Pourtant, certaines personnes en Turquie, comme Miran, font ce travail de mémoire…

Ceux qui le veulent peuvent commémorer le génocide. Mais lorsqu’ils le font de manière spectaculaire (comme la manifestation à laquelle Miran a participé en 2013 et qu’on raconte dans la BD), ils se mettent clairement en danger. Si Miran n’était pas aussi exubérant, il n’aurait certainement jamais osé. Les Kurdes et le PKK participent également à ce travail de mémoire, en reconnaissant leur participation active au génocide des Arméniens. D’une certaine manière, ils s’identifient aujourd’hui aux Arméniens en tant que minorité opprimée par Ankara. D’ailleurs, la mairie qui a accueilli l’exposition de Varoujan est tenue par un parti pro-kurde, le Parti de la société démocratique, sans qui l’organisation de l’exposition n’aurait pas vu le jour.

C’est un geste fort, dans un pays où le négationnisme est très présent…

Le négationnisme en Turquie a pris d’autres moyens que la simple interdiction, il va par exemple fêter des martyrs turcs en lieu et place du génocide. C’est vraiment insupportable. En ne reconnaissant pas le génocide, ils empêchent les Arméniens de rentrer dans l’Histoire. À ce titre, les condoléances du président de la République Erdogan à l’adresse des Arméniens est une grosse blague.

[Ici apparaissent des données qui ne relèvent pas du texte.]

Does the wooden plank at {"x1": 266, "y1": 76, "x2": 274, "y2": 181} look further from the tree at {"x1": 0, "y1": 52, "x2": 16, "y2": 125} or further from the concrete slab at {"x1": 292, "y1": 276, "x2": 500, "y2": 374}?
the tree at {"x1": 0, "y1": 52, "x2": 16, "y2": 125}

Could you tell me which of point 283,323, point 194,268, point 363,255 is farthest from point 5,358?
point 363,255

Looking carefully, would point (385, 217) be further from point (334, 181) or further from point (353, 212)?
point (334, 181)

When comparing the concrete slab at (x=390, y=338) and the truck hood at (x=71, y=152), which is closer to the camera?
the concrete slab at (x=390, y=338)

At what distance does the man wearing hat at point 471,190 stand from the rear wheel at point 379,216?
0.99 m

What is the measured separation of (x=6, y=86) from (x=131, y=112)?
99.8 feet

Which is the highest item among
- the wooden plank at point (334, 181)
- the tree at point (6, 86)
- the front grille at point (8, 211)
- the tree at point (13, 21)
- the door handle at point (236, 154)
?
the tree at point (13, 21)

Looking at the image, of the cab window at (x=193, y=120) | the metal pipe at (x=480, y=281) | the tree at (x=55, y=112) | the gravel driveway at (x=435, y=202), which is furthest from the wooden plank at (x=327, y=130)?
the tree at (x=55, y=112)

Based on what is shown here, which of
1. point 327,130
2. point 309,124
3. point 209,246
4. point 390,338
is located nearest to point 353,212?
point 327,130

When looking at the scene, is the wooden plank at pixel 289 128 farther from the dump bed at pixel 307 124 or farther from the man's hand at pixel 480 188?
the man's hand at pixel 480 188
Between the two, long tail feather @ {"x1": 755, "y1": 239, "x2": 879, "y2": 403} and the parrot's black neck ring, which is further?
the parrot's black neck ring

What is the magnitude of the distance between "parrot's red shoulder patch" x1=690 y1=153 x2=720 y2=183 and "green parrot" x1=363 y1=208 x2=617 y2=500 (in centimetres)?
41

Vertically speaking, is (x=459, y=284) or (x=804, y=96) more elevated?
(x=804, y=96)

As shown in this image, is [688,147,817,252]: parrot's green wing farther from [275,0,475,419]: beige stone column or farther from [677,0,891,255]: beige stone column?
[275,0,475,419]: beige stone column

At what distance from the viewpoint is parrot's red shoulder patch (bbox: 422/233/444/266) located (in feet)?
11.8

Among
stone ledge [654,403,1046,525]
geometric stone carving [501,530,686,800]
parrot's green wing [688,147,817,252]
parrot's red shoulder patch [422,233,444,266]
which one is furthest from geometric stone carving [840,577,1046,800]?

Il parle des « circonstances du début du XXe siècle  » sans préciser de quoi il s’agit  : la Première Guerre mondiale ? Une catastrophe naturelle ? Ou un génocide, peut-être ?


1 Laure Marchand, Guillaume Perrier, Thomas Azuélos, Le Fantôme arménien, Futuropolis, avril 2015.

2 Journalistes correspondants en Turquie pour Le Figaro et Le Monde.

3 Association pour la recherche et l’archivage de la mémoire arménienne.

4 Palme d’or du court-métrage à Cannes en 2010.

5 Constantinople devient Istanbul en 1930.